Customer Reviews
0 of 0 people found the following review helpful:
Good choice to understand the current and new standards..., May 7, 2023 Web services has grown beyond just the basics, and there are a number of new standards emerging. To keep up from an architectural standpoint, a good choice might be Web Services Platform Architecture by Sanjiva Weerawarana, Francisco Curbera, Frank Leymann, Tony Storey, and Donald F. Ferguson (Prentice Hall PTR).

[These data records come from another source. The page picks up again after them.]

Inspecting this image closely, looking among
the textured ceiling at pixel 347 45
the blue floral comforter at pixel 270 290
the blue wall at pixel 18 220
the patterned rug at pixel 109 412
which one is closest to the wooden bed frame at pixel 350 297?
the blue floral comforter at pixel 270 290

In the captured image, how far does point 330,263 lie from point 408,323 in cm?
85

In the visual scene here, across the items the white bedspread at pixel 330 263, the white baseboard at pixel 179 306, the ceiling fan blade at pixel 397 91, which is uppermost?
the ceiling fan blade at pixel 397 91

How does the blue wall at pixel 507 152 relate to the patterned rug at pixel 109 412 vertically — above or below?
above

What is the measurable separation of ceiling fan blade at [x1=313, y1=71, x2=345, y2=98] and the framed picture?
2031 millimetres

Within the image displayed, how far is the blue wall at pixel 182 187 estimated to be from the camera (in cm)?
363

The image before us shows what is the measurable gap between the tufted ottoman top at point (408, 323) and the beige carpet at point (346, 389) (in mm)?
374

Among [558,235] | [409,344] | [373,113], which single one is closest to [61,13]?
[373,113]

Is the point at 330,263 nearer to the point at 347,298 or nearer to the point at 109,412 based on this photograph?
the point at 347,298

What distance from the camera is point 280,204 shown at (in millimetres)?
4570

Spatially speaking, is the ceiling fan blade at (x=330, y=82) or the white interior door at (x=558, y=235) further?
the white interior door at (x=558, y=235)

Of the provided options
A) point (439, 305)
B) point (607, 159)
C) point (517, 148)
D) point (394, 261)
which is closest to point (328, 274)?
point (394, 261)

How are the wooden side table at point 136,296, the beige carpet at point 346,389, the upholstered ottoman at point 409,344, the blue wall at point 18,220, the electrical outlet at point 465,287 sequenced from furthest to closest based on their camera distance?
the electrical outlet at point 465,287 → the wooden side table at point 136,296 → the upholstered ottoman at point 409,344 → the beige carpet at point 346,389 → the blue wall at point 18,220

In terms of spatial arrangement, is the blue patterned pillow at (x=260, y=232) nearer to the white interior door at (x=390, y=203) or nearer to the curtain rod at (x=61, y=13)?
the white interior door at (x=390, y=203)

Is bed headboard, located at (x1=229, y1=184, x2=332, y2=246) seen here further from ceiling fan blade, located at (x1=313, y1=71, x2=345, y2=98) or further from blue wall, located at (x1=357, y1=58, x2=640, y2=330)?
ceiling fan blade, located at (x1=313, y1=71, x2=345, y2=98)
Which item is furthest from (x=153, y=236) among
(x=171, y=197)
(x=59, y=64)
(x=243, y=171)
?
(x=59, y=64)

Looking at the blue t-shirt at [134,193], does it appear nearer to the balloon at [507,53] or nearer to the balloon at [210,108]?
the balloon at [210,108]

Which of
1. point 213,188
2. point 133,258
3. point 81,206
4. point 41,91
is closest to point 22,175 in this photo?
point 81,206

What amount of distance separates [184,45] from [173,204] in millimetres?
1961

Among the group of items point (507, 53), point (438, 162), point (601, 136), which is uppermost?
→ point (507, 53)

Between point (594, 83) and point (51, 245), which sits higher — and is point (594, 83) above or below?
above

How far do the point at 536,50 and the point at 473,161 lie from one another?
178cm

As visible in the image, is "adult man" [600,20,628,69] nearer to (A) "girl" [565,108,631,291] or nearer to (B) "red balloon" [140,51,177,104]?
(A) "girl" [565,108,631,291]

Chapter List: Part 1 - Introduction: Service-Oriented Architectures; Background; Web Services: A Realization of SOA Part 2 - Messaging Framework: SOAP; Web Services Addressing Part 3 - Describing Metadata: Web Services Description Language (WSDL); Web Services Policy Part 4 - Discovering Metadata: Universal Description, Discovery, and Integration (UDDI); Web Services Metadata Exchange Part 5 - Reliable Interaction: Reliable Messaging; Transactions Part 6 - Security: Security; Advanced Security Part 7 - Service Composition: Modeling Business Processes: BPEL Part 8 - Case Studies: Car Parts Supply Chain; Ordering Service Packs Part 9 - Conclusion: Futures; Conclusion; References; Index
It used to be you only needed to know a few basic things about web services, like WSDL, SOAP, and maybe UDDI. But now there's a whole new slew of standards and acronyms for web services, usually starting with WS- (WS-Policy, WS-Addressing, and so forth). The first step you need to take is to figure out what the new standards are and how they fit into the overall picture. The authors do a good job of this in the book. They present an architectural diagram that shows the whole SOA stack of where each piece fits. Then they have each "part" of the book cover the current and new web services standards that fit in that area. For instance, when you read the section on discovering metadata, you'll get the explanation of both UDDI (the common current standard) as well as coverage on WS-MetadataExchange, which is where things are going. That combination of current and future standards makes for a strong understanding of the technology as well as the opportunity to compare and contrast quite easily.
This isn't a book I'd recommend to someone who wants an in-depth understanding of any single standard that's covered. The information is just detailed enough to give a system architect the skills they need to design an application using the technologies, but not enough to answer all the "how do you glue this to that" questions a coder would ask. But I'd still recommend it to the coder and the architect so that they'd learn what it is they don't know, and learn how to frame all the details in their further studies.
Good material, and one of the more current and up-to-date titles out there...
4 of 5 people found the following review helpful:
up to and including BPEL, Apr 22, 2023 Web Services have been rapidly evolving. This entire field is in a state of flux as many companies, including IBM, Amazon, eBay and Microsoft, search it for a killer app. The book and the field groan under the weight of a slew of acronyms - SOA, WSDL, SOAP, UDDI, WS-Security, BPEL and more. Unfortunately, there is little that you can do about this but pay attention.
The key idea in the book is of Service Oriented Architecture. It gives us a loosely coupled system; made of nodes that asynchronously communicate using message oriented protocols. A non-blocking mode that greatly improves the robustness of the entire system. The book goes into all this and far more.
A major merit of the book is that it is very up to date. Including an explanation of Business Purpose Execution Language. This is the latest big innovation in Web Services. It grew out of the realisation that Web Services Description Language was not expressive enough to describe intricate business logic across different interacting Web Services, even in a declarative format. So BPEL was devised to handle this shortfall. Essentially, any other book on Web Services that omits mention of BPEL is now obsolete.